Data for this task
● ● ● ●
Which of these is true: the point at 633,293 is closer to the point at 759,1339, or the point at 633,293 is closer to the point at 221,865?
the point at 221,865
● ● ● ●
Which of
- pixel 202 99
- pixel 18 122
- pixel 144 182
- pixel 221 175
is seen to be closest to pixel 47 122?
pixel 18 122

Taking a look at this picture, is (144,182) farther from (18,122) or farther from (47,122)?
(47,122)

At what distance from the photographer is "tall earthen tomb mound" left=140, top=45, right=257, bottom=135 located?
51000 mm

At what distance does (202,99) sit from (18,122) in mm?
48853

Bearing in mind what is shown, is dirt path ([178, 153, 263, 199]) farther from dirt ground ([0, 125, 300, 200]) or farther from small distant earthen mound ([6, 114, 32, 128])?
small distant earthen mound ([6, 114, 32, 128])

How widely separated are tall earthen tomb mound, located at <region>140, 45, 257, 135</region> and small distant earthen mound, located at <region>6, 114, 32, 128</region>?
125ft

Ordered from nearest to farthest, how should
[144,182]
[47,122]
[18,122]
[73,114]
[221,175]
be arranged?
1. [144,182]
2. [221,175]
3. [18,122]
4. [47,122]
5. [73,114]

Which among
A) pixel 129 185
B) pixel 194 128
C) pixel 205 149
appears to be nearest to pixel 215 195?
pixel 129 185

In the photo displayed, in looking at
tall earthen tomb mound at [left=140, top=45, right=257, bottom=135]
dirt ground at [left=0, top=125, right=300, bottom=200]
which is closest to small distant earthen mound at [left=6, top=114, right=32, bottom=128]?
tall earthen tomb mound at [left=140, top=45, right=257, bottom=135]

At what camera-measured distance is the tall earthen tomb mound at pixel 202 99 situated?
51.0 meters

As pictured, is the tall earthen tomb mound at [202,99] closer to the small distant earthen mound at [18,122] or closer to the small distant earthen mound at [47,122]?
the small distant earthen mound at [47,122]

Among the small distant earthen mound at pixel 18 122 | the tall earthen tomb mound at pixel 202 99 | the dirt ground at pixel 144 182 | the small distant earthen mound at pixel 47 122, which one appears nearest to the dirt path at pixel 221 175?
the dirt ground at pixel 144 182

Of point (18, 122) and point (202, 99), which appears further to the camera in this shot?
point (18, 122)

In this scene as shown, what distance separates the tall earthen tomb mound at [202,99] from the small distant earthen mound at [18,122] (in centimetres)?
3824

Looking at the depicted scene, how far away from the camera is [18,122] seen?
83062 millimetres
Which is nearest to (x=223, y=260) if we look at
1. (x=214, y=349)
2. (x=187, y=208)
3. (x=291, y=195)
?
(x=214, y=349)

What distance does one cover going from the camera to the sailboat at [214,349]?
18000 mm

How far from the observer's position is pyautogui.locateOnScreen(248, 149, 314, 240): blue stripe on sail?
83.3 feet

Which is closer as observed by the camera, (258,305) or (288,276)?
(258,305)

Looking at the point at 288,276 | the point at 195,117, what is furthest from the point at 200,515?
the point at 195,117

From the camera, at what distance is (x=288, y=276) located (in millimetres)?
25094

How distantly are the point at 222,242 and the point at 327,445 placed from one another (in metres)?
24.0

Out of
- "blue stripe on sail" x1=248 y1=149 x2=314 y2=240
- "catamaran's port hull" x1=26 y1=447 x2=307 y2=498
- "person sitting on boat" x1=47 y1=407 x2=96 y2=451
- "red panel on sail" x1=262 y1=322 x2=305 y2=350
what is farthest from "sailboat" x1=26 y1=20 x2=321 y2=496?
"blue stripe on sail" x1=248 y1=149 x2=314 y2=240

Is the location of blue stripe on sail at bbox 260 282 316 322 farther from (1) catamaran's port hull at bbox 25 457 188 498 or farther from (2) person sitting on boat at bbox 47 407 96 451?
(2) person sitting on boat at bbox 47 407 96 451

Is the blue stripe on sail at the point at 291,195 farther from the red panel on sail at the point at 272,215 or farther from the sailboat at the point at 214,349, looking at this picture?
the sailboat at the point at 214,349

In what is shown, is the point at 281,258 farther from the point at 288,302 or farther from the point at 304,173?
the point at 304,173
● ● ● ●
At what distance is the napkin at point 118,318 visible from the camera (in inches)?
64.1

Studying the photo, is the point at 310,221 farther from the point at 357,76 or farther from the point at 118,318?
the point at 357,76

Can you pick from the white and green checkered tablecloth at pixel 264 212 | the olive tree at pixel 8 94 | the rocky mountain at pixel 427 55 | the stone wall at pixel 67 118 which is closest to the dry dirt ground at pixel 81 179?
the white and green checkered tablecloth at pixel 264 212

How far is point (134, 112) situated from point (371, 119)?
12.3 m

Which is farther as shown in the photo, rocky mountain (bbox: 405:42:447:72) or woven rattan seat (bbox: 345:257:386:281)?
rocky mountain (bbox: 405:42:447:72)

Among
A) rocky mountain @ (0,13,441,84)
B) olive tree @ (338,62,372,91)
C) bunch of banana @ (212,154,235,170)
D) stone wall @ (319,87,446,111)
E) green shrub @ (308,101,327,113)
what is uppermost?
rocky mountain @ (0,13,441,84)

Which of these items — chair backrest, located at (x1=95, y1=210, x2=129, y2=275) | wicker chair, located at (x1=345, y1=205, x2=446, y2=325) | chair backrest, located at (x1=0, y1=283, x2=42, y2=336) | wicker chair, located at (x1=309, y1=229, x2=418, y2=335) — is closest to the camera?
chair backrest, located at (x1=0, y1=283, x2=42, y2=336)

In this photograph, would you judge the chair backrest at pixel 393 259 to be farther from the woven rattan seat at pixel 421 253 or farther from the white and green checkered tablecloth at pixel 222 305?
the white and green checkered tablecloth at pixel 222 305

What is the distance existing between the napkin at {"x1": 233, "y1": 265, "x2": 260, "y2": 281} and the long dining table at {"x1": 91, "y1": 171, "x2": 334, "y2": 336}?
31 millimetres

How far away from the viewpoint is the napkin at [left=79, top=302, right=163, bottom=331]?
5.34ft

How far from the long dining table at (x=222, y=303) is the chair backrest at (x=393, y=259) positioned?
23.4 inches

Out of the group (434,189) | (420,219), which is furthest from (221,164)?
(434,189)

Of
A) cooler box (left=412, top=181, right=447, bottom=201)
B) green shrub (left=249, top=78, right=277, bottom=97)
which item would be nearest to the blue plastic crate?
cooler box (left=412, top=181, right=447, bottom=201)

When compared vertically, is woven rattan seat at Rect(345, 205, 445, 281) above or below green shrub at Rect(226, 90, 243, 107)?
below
● ● ● ●
What is needed
Please count the lines in the material above that contain the string "tree". Reply with the number alone.

Written response
2